Apple then unveiled its updated MacBook Pro laptop, which includes a touch-sensitive second screen, attracting claims that tech rival Microsoft's new releases were better.

Read more about Apple ›

Tate Modern visitors accused of spying on Neo Bankside residents

Tate Modern visitors accused of spying on Neo Bankside residents

Residents of the Rogers Stirk Harbour + Partners-designed Neo Bankside apartments hit headlines after accusing visitors to Tate Modern's newly-opened Switch House extension of spying on them. The gallery's neighbours threatened legal action after it emerged that visitors to the Tate's new observation deck were using binoculars and cameras to peer into their multi-million-pound homes.

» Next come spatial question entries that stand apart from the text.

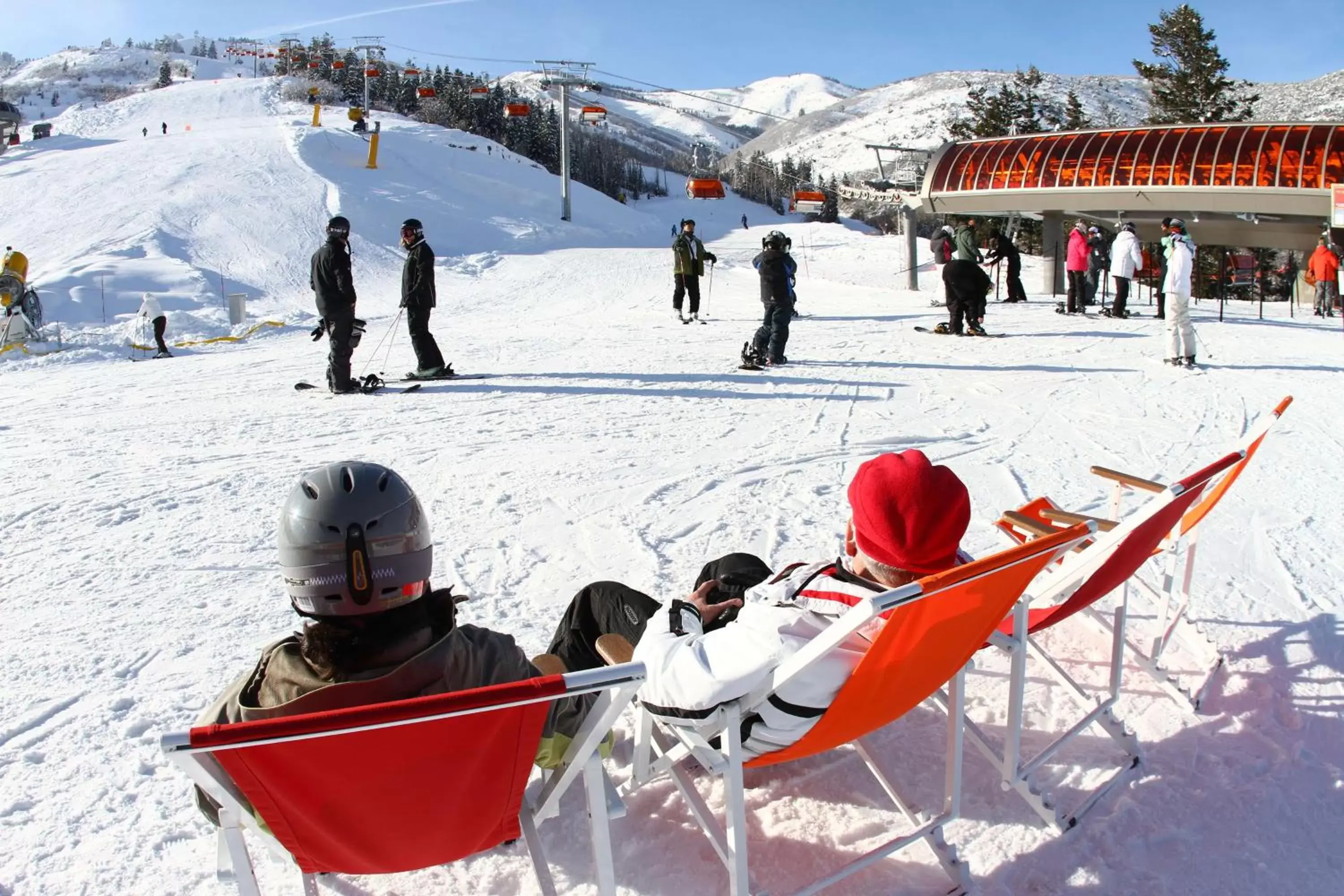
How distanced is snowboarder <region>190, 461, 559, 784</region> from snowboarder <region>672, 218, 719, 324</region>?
12.3 metres

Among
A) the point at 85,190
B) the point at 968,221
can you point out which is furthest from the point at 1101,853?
the point at 85,190

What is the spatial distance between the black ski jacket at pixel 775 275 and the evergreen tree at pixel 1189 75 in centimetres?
3747

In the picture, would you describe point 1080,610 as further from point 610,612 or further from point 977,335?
point 977,335

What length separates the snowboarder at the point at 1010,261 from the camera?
1606cm

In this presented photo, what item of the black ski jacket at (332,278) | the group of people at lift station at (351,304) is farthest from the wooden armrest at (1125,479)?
the black ski jacket at (332,278)

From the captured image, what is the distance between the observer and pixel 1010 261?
17.0 metres

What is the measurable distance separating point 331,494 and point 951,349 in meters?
10.4

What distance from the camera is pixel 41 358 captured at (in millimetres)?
11984

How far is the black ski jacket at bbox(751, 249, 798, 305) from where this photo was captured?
31.9 ft

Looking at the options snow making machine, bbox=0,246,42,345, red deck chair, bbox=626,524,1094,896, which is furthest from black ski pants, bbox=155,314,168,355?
red deck chair, bbox=626,524,1094,896

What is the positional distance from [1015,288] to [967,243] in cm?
584

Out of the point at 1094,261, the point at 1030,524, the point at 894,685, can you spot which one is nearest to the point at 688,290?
the point at 1094,261

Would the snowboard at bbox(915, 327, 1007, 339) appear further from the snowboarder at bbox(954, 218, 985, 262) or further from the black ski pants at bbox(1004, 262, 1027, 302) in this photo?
the black ski pants at bbox(1004, 262, 1027, 302)

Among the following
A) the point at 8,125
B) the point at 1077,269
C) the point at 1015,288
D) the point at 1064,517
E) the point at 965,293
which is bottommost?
the point at 1064,517
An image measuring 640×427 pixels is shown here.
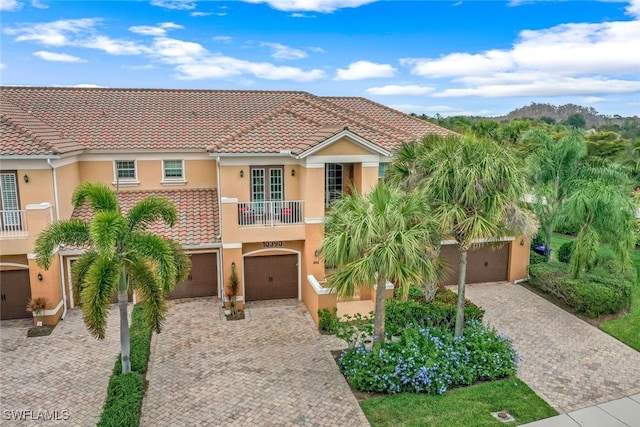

Outgoing Tate galleries director Nicholas Serota caused further controversy by wading into the feud and advising the Neo Bankside residents to get net curtains to protect their privacy.

Read more about Tate Modern spying on Neo Bankside ›

NLÉ's Makoko Floating School in Lagos Lagoon

Kunlé Adeyemi's floating school posed "danger to the kids," headmaster claims

This year, the multiple award-winning Makoko Floating School collapsed in heavy rainfall just weeks after its architect Kunlé Adeyemi won a Silver Lion at the Venice Architecture Biennale for the project.

The half-boat, half-building built for the small African fishing village of Lagos had been decommissioned for several months after functioning as a school for three years. However, a community leader in Lagos then claimed pupils were evacuated three months previous over safety concerns.

Read more about Makoko Floating School ›

The Kardashians

Kardashians discuss book about famous architect "Le Courvoisier"

2016 proved that no aspect of culture is out of reach for reality TV stars the Kardashians, arguably America's most famous family. An exchange between Kris Jenner and Khloe Kardashian name-checking legendary architect Le Corbusier aired on Keeping Up With The Kardashians in July.

Dezeen's coverage of the episode prompted a backlash from readers, who questioned whether popular culture can have a place on a design website.

Read more about the Kardashians ›


Tesla driver killed in first fatal crash using Autopilot

Driverless vehicles were all the rage this year, but safety implications was hotly contested after the driver of an electric Tesla car became the first fatal victim of the technology. Joshua Brown was killed after the car's Autopilot mode failed to recognise an oncoming lorry.

This year also saw a self-driving vehicle by Google crash into a bus in California – although Google has since announced it is shelving its driverless car plans.

Read more about driverless cars ›

e15 claims bestselling IKEA bed is a copy of its design

Bestselling IKEA bed infringes design right claims e15

German brand e15 announced it will take IKEA to Germany's highest court over a bed it claims is copied from one of its own designs, prompting a discussion about whether the "basic" bed should be allowed design rights.

This isn't the first time IKEA has been in hot water – the furniture giant settled out of court with American furniture brand Emeco, which accused it of copying the design of the 20-06 stacking aluminium chair by architect Norman Foster.